BEGIN Task inputs
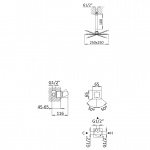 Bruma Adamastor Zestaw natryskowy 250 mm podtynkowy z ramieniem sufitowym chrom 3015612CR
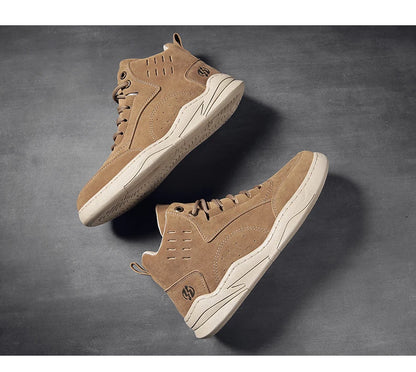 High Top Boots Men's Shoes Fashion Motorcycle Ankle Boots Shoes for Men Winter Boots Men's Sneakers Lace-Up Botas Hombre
END Task inputs
BEGIN Task inputs
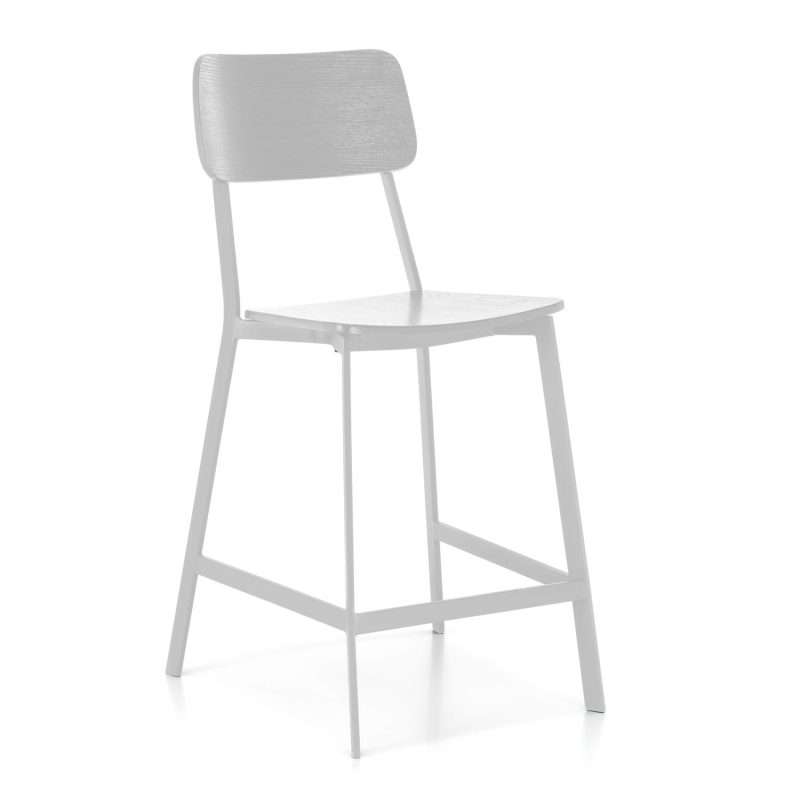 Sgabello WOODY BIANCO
END Task inputs
BEGIN Task inputs
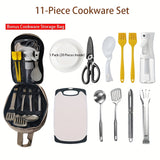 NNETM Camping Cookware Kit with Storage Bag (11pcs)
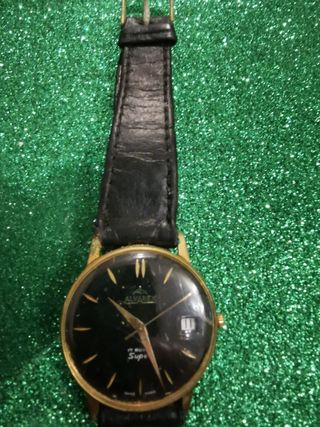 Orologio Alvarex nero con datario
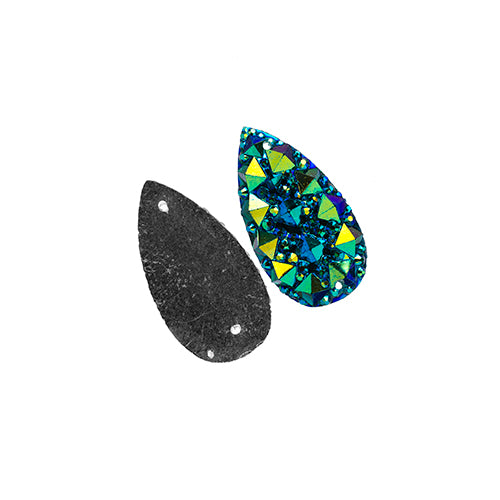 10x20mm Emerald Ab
END Task inputs
**Instructions for the task**
Print the items from the line that contains "NNETM Camping Cookware" through the line that contains "10x20mm Emerald Ab", both ends included, reproducing each line without change and leaving the pictures out.

**Solution below**
 NNETM Camping Cookware Kit with Storage Bag (11pcs)
 Orologio Alvarex nero con datario
 10x20mm Emerald Ab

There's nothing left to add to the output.